Ce n'est pas que je n'aime pas les romans Gallmeister - pour l'instant, ce serait plutôt le contraire -, mais je n'apprécie guère leurs quatrièmes de couverture qui, pour le genre thriller version nature writing et intimiste, me semblent se répéter inlassablement. La dernière phrase est presque toujours du genre "Et là, c'est le drame...", ce qui donnerait à penser que tous ces romans sont des épigones les uns des autres. Je n'ai pas assez de recul pour avoir une vue d'ensemble, mais Une Histoire des loups se démarque du genre dans lequel il est censé s'insérer. Et pour le coup, je ne savais pas très bien quoi en penser après l'avoir refermé.


La narratrice, Madeline, raconte une histoire ancienne, une histoire qu'elle a vécu à 15-16 ans. Une histoire dramatique, c'est certain. Une histoire déstructurée, faite d'allers-retours dans sa mémoire, une histoire qu'elle a assimilée comme elle le pouvait, et dont le récit va être entremêlé avec d'autres. Une intrigue secondaire porte sur une affaire de pédophilie qui a eu lieu dans son lycée juste avant le début de l'intrigue principale, les autres interventions narratives s'intercalant entre les deux, mais se rapportant en général à des époques ultérieures de sa vie. Mais le drame en question, c'est le chemin qui va mener à la mort d'un petit garçon (ce qui est dévoilé dès les toutes premières pages) dont Madeline a été la baby-sitter. Attention cependant: il ne s'agit pas de la reconstitution d'un crime, du moins pas dans le sens où on l'entend habituellement.

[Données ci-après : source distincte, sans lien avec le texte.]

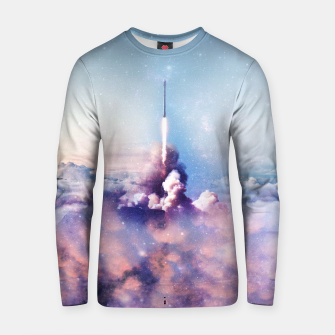 Miniatur My rockets are your rockets Cotton sweater, Live Heroes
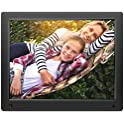 "Nixplay W15A 15"" Wi-Fi Digital Photo Frame"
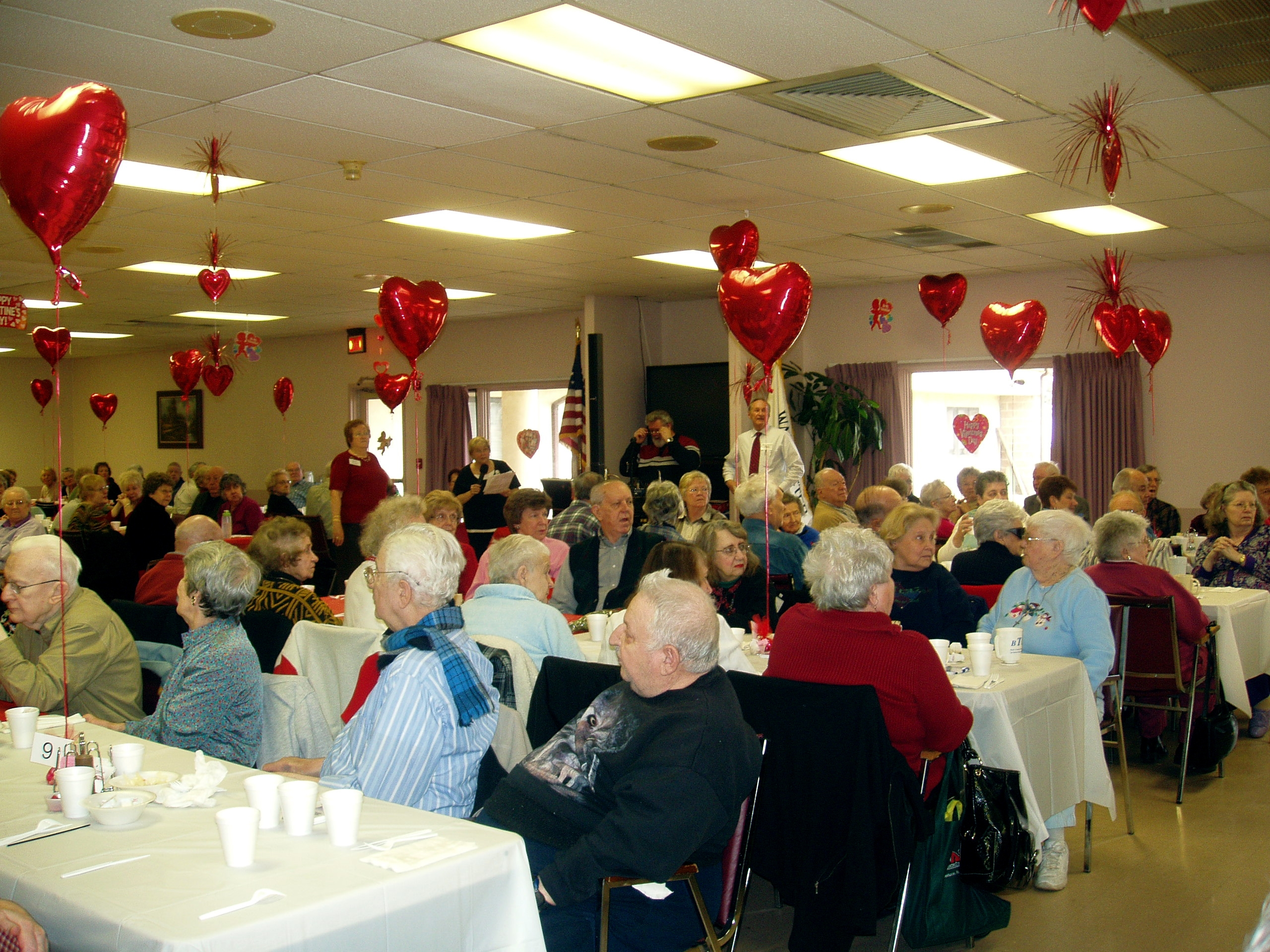 Ben Wilson Senior Center Hall Rentals In Warminster Pa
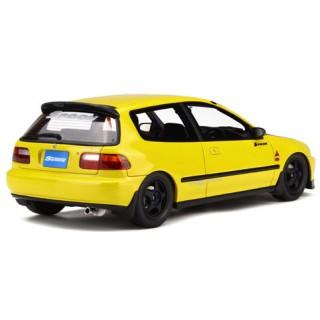 Honda Civic SiR II (EG6) Spoon (Yellow) 1/18 OttO mobile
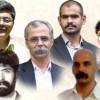 تأیید محکومیت ۷ درویش گنابادی به اتهام محاربه و فسادفیالارض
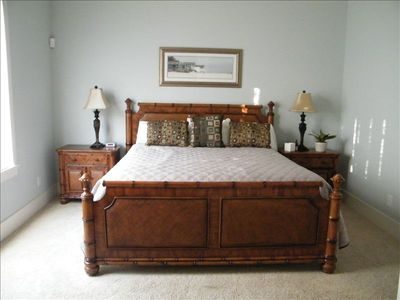 Master king size bed on main level with adjoining bath.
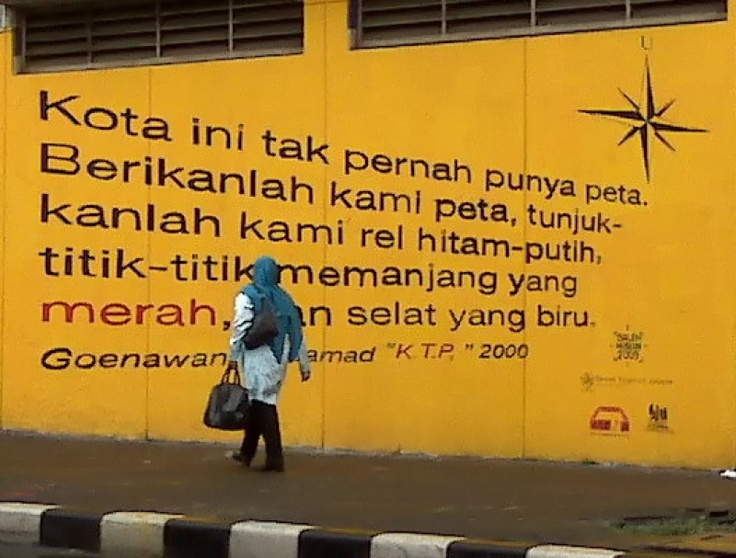 Quote from Goenawan Mohamad. Indonesia.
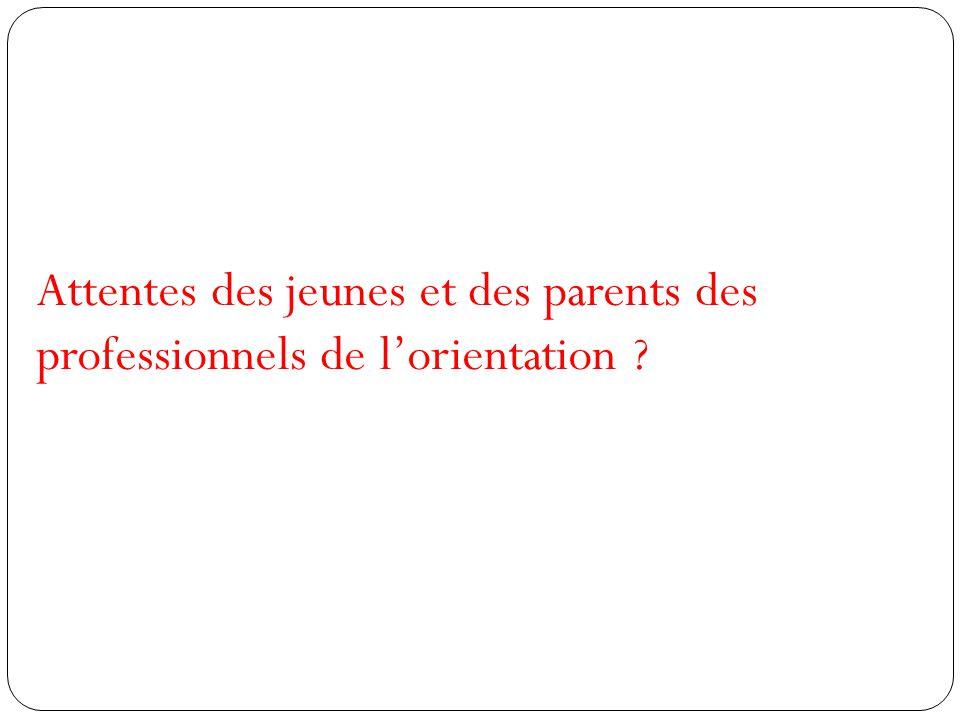 Attentes des jeunes et des parents des professionnels de l'orientation ?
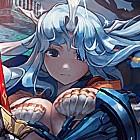 泣けるパズルゲームは意外と爽快!?悲しくも印象に残るストーリーが味わえる「古の女神と宝石の射手」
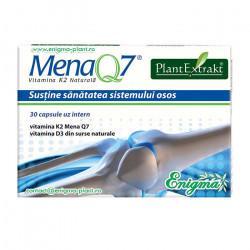Mena Q7 - Vitamina K2 naturala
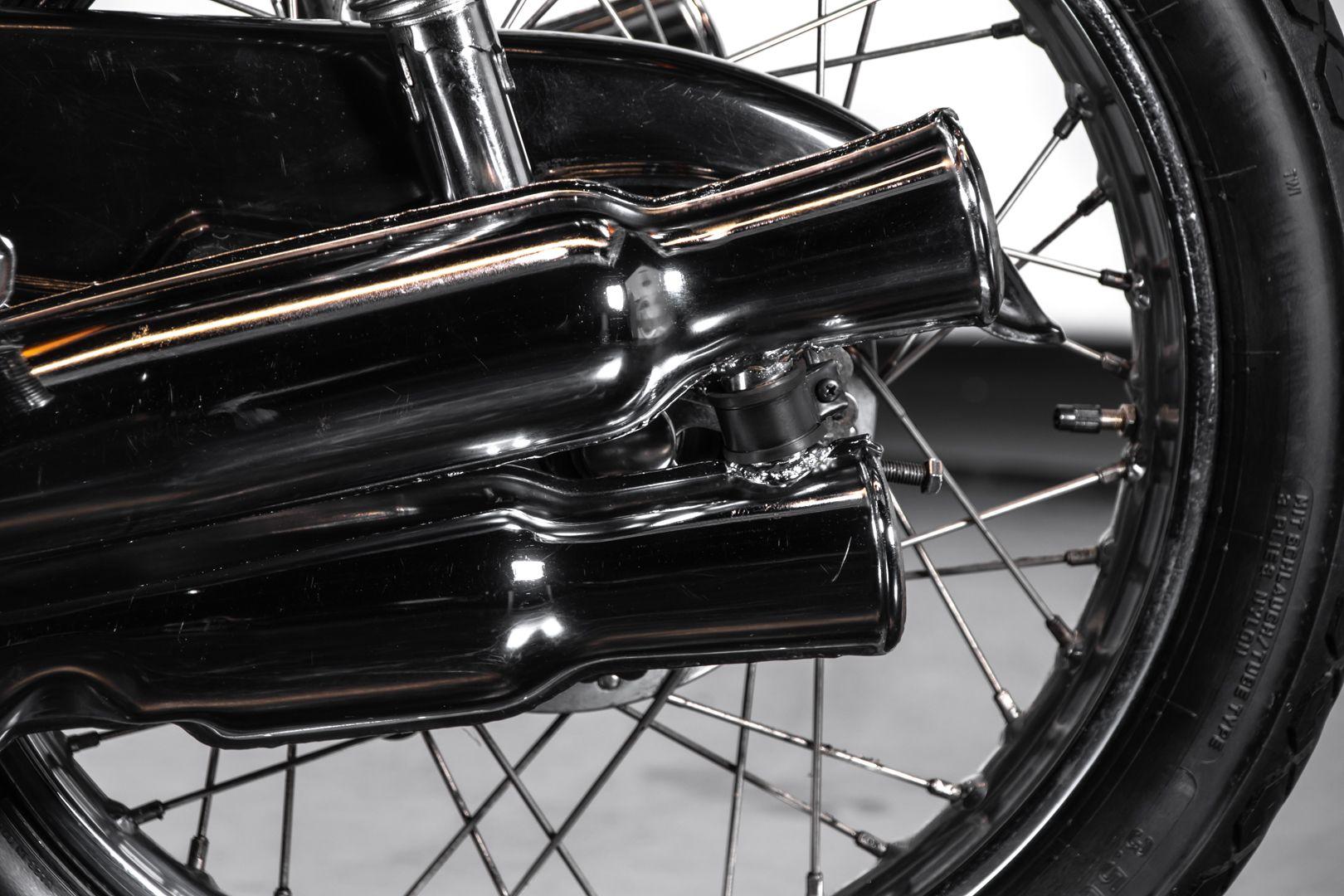 1972 Honda CB 500 Four 77619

Madeline raconte sa relation avec l'enfant , Paul, la mère, le père, famille qu'elle a d'abord observée de loin, depuis chez elle, et qui paraît idyllique comparée à celle de l'adolescente dont les parents sont, non pas maltraitants, mais négligents et très pauvres. L'environnement de Madeline serait probablement étouffant sans la nature qui l'environne et avec laquelle elle fait plus ou moins corps. Seulement, Madeline va échanger un univers étouffant contre un autre. La gentillesse de Patra, la mère de Paul, masque difficilement un malaise inhérent à cette nouvelle famille, qui semble l'accepter comme l'une des leurs. Paul lui-même adopte parfois un comportement étrange ; sans parler du père, Leo, qui apparaît bien plus tardivement mais instaure définitivement l'angoisse. Une Histoire des loups, thriller psychologique ? Pas évident de classer ce roman dans une catégorie.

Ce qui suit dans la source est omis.